Introduction

An addressbook, serves an analogous purpose than a bookmark file serves for a web browser, it is a place where you store the addresses of people that you usually correspond with, or important information about other people that is relevant to you and needs to be stored.

As we will see Pine contains an excellent support for its addressbook.

The Basics that You Did Not Want to Know

When you start Pine for the first time, Pine creates a file called .addressbook in your home directory. This file serves the same purpose that a bookmark file serves for a browser. It is used for quick references and search of addresses, so that they can quickly be used by Pine.

In order to speed up the process of looking for addresses in the addressbook, Pine needs to create a look up file. This file is called .addressbook.lu (lu stands for look up). You can erase the look up file, but if Pine does not find it, then it will recreate it.

You should never edit the .addressbook file, although by curiosity you may want to do it sometime. If you do so, you should read this before you make any changes by hand.

Every entry in the addressbook file starts with a non space character, which is located in the first character of a line. Pine does not like long lines in the addressbook and tends to cut lines even for just one entry, when this is done, subsequent lines of the same entry begin with three blank spaces.

A typical entry in the addressbook file looks like this:

Nick<TAB>Name<TAB>Address<TAB>Fcc<TAB>Comment

Here Nick is a word used to distinguish the person, examples of nicks are "Boss", "John", "verylongnick". Notice that "bad nick" is not a good nick, because of the blank space. Nicks are case insensitive, so "VeryLongNick" and "verylongnick" represent the same nick.

Name can be any string, in principle of any length, this is useful if you need to use names that use non English characters like á, ë, etc. The proper form to do it would be using a mime encoding of the character (something like =?ISO-8859-1?Q?=EA), which is a very long string for just one character.

Address is just the e-mail address of the person entered in the nick, it has the form address@domain.com.

Fcc is the folder that you will use in order save messages that you send to this person, if you do not wish to save messages sent to this person, there should be an empty string in this field. An empty string is specified by the writing two consecutive double quotes, like this "". You can only specify at most one Fcc.

Comment, useful to save what kind of relation has this person with you (e.g. Lawyer, Bicycle repair, etc) or any other information, like phone number, home address, etc.

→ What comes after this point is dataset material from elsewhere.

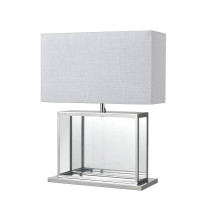 Настольная лампа Vele Luce Vicenza VL4083N11
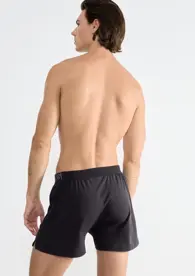 SLG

The last two fields are completely optional, if they are empty or not defined they are not written, in particular you should not write the <TAB> character, unless the next field is present,

The following are examples of valid entries in the addressbook

Sometimes a person, or the list that you are trying to create, has more than one address, in this case the addresses are separated by commas ",". In order to identify this fact, Pine encloses the list of addresses between parenthesis, so the Address field looks like

(address@domain.com,e-mail@foo.net,address@bar.org)

In the case of a list, like above, you can make each entry to have associated a name, so e-mail@foo.net can be replaced by "My friend's name" <e-mail@foo.net>. The list not only can contain addresses, it can also contain other nicks of your addressbook.

Storing your Information in a Remote Place

A remote addressbook is one which is located in an IMAP server. The idea of having a remote addressbook is that it does not matter which client you use to read that addressbook, you will access the same information. In other words, you should be able to access the same addressbook, using Outlook, Eudora, Mutt or Pine. Notice that all of these clients use different formats for their local addressbook, the idea of IMAP is to set a standard so that not matter which client you use, only the interface, but not the results are different.

The way a remote addressbook looks is like any other folder, the difference is that its messages are the states of the addressbook; each message is a whole addressbook. Different messages contain different versions of the addressbook. You add another version of your addressbook by deleting or adding entries to it.

Another advantage of having an addressbook in an IMAP server is that you can access the same addressbook from anywhere in the world, but most importantly with any client, as long as that client supports remote addressbooks.

There is a problem however in Pine that does not currently have a solution, which is, that there is no easy way to synchronize your local and remote addressbooks. By an easy way I mean, either automatic synchronization or a one key push that will allow you to do so.

Some Handy Tips

  1. You can usually access your addressbook by pressing ^T in any prompt that is asking you to enter an address. This allows you to navigate through your addressbook before you enter any addresses to the prompt. Notice that once you enter to the addressbook, you will have a "L"ist command, which allows you to select the addresses that you want to input in the prompt. These two commands make entering large input in the addressbook, very easy.

OOps, I Deleted an Entry

Sure, we all do this. The delete button, no matter where is placed, it is placed in a place where you'll find it it to delete entries that you did not want to delete. Don't worry, Pine saves deleted entries for 100 days, which is a lot of time to recover it. You can change this limit time by editing the file adrbklib.h and changing the value of the #define constant ONE_HUNDRED_DAYS.

If you delete an entry in your addressbook, through pine, then Pine will move this entry to the top of the addressbook, prefix the string "#DELETED-yy/mm/dd#", where yy/mm/dd is the date that the entry was deleted. If you want to recover this entry delete everything before the nick.